* Your instructions:
Pictures stay out of this copy; please retype only the lines from the start of the records through the line with "Download Hundetraining mit".

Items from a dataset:

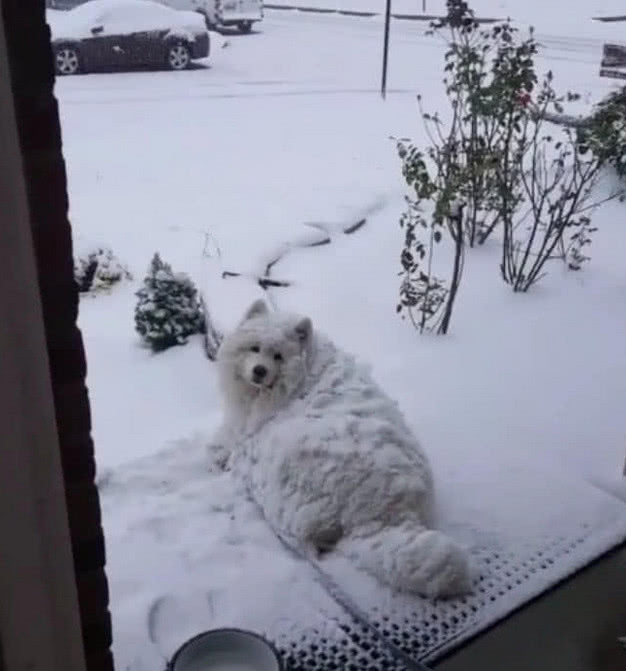 原创 萨摩耶犯错,主人将它丢到雪里反省,当打开门时主人不淡定了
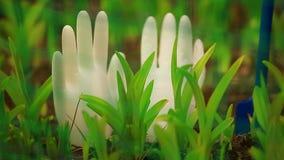 Biały silikonowy rękawiczka ogród nikt zbiory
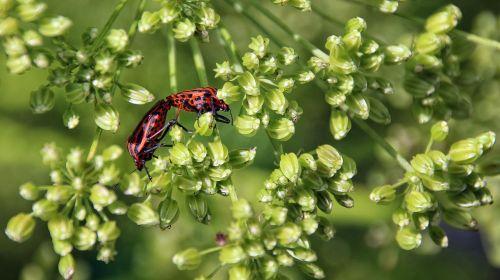 beetle red black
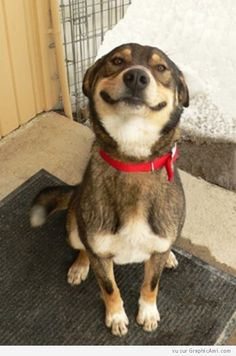 Un chien nous apprend à avoir la banane ! Et nous fait un beau sourir :-)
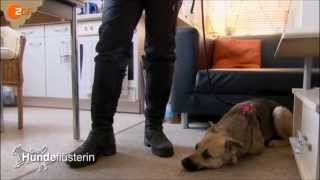 Download Hundetraining mit der Hundeflüsterin Video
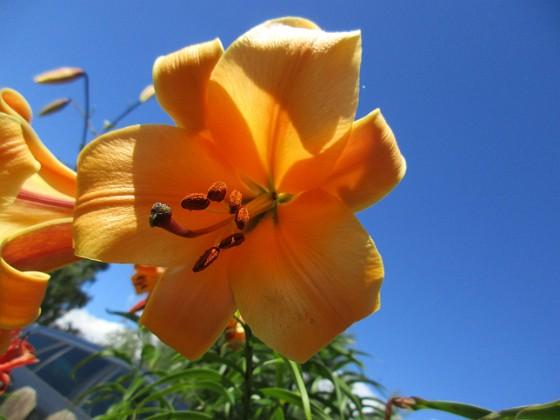 Basunlilja De verkar dessutom vara lite mera seglivade än andra liljor. De växer och växer och det kommer flera för varje år.&nbsp 2017-07-28 Basunlilja_0008 Granudden Färjestaden Öland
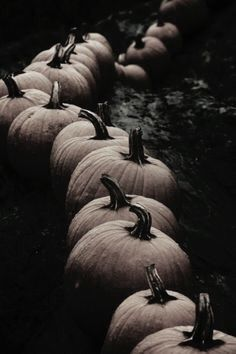This is the Fall Spirit - Geliebter Herbst - Halloween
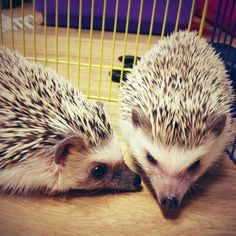 It's Small Pets Month and we're kicking things off with a list of 8 small exotic pets that you may have never heard of before. Pygmy Hedgehog, Baby Hedgehog, Carnivorous Animals, Baby Animals, Cute Animals, Guinea Pig Toys, Cat Toys, Amazing Animals, Nocturnal Animals
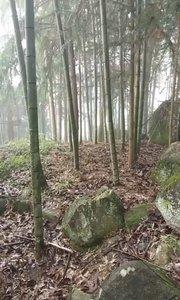 竹子有公竹和母竹之分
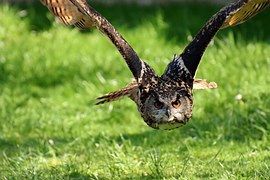 Owl, Bird, Feather, Eagle Owl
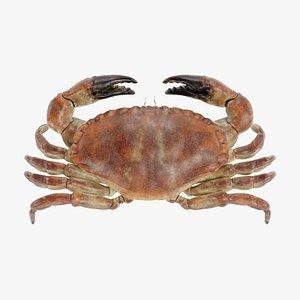 edible crab 3D model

* Exercise result:
 原创 萨摩耶犯错,主人将它丢到雪里反省,当打开门时主人不淡定了
 Biały silikonowy rękawiczka ogród nikt zbiory
 beetle red black
 Un chien nous apprend à avoir la banane ! Et nous fait un beau sourir :-)
 Download Hundetraining mit der Hundeflüsterin Video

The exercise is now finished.